** begin PROVIDED INFORMATION **

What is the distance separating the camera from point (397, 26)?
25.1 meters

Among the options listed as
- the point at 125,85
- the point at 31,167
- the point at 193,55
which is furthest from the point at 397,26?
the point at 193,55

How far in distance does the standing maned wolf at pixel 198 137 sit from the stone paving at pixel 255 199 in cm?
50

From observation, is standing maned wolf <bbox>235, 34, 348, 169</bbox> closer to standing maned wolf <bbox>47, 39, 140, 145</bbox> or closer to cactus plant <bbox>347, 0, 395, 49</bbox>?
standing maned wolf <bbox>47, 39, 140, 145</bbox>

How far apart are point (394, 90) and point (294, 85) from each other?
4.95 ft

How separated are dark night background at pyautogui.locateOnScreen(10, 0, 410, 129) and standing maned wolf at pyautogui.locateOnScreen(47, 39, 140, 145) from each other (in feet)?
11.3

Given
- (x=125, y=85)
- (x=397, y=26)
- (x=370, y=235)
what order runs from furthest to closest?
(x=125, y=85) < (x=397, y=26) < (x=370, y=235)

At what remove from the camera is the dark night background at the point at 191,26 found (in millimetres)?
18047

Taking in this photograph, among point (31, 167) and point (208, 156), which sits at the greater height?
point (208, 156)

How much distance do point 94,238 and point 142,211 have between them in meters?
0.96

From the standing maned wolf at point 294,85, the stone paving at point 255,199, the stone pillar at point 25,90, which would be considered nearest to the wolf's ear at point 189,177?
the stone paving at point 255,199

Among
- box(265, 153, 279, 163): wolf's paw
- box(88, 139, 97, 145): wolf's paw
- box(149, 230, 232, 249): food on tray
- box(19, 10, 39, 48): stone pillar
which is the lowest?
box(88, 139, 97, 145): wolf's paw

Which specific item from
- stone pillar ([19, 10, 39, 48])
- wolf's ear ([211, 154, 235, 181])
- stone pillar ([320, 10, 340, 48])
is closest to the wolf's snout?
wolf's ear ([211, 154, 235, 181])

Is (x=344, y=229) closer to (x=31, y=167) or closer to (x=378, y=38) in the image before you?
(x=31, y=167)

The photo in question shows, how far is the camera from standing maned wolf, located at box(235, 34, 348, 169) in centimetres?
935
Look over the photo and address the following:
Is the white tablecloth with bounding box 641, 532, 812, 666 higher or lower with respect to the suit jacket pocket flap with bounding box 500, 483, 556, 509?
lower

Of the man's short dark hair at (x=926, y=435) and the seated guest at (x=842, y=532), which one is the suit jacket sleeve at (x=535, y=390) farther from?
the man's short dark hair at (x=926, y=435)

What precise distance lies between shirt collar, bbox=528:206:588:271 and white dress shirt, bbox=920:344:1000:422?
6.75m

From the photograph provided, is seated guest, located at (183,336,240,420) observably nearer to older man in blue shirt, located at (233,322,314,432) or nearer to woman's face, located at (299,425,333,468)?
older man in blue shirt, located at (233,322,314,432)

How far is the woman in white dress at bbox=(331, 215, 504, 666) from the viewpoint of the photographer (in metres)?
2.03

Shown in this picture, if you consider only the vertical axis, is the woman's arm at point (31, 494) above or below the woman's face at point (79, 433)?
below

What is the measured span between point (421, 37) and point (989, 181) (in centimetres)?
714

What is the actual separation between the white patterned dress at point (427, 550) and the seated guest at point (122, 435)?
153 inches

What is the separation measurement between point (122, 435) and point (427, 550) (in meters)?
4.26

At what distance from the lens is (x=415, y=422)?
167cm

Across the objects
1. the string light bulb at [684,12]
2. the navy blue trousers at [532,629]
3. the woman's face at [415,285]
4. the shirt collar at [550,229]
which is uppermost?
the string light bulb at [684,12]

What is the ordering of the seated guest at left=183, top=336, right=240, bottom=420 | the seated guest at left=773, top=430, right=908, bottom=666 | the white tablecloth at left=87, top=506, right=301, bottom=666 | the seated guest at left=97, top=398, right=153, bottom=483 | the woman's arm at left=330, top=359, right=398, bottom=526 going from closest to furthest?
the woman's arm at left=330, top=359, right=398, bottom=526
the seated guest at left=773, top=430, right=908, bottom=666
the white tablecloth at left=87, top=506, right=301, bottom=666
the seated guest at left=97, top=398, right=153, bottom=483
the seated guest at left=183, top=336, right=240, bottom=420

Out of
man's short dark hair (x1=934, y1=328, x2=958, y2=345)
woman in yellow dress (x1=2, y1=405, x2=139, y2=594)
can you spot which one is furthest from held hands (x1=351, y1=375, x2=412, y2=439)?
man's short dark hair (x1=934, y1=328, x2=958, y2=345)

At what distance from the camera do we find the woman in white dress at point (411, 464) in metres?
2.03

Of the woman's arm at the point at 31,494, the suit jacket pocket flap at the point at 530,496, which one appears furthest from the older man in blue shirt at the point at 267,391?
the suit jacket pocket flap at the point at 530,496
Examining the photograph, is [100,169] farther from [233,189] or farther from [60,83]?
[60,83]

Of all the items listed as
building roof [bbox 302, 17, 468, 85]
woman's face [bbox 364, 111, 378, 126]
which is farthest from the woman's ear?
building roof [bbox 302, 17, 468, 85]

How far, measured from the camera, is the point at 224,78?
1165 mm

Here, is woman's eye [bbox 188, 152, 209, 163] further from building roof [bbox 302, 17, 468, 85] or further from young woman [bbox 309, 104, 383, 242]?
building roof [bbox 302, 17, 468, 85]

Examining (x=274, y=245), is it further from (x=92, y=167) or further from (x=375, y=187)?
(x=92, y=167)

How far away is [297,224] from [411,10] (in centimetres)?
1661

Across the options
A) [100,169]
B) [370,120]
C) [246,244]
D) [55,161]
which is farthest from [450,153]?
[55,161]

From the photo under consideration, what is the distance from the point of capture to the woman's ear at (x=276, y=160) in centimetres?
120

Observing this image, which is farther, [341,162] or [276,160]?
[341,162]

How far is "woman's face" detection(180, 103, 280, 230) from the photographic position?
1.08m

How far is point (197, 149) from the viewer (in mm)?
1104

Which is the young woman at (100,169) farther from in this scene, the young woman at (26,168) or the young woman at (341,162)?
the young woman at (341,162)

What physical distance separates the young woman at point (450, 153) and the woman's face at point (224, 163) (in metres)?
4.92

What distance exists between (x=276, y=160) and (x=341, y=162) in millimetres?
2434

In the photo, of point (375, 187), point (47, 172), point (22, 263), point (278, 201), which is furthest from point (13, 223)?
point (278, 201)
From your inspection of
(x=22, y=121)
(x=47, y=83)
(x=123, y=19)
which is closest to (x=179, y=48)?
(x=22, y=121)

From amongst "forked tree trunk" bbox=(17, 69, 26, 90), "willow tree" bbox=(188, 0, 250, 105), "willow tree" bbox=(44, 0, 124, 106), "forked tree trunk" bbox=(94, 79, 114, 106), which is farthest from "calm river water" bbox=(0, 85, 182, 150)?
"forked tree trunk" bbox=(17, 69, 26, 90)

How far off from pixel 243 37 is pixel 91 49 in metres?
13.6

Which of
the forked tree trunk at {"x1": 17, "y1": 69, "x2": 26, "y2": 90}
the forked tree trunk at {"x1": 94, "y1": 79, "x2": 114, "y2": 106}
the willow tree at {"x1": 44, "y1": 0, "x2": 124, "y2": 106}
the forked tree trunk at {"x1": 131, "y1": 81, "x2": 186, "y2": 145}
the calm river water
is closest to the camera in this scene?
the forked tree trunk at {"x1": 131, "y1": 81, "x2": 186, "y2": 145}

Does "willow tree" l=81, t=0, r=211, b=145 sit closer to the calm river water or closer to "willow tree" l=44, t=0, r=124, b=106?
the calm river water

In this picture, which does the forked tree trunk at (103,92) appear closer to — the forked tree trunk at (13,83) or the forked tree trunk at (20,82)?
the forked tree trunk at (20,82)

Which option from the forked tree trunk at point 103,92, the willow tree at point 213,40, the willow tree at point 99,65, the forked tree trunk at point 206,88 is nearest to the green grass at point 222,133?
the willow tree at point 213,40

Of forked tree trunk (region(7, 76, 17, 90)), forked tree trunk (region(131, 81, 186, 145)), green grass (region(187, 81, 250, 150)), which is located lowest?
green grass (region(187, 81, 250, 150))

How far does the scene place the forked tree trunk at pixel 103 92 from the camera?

** end PROVIDED INFORMATION **

**PROBLEM STATEMENT**
Starting with the line that contains "t=0, r=124, b=106?", repeat each line through the last one exactly as it appears. Include both ends and nothing more.

**EXPECTED OUTPUT**
Does "willow tree" l=81, t=0, r=211, b=145 sit closer to the calm river water or closer to "willow tree" l=44, t=0, r=124, b=106?
the calm river water

In this picture, which does the forked tree trunk at (103,92) appear closer to — the forked tree trunk at (13,83) or the forked tree trunk at (20,82)?
the forked tree trunk at (20,82)

Which option from the forked tree trunk at point 103,92, the willow tree at point 213,40, the willow tree at point 99,65, the forked tree trunk at point 206,88 is nearest to the green grass at point 222,133?
the willow tree at point 213,40

Of forked tree trunk (region(7, 76, 17, 90)), forked tree trunk (region(131, 81, 186, 145)), green grass (region(187, 81, 250, 150)), which is located lowest?
green grass (region(187, 81, 250, 150))

How far does the scene place the forked tree trunk at pixel 103 92 from the camera?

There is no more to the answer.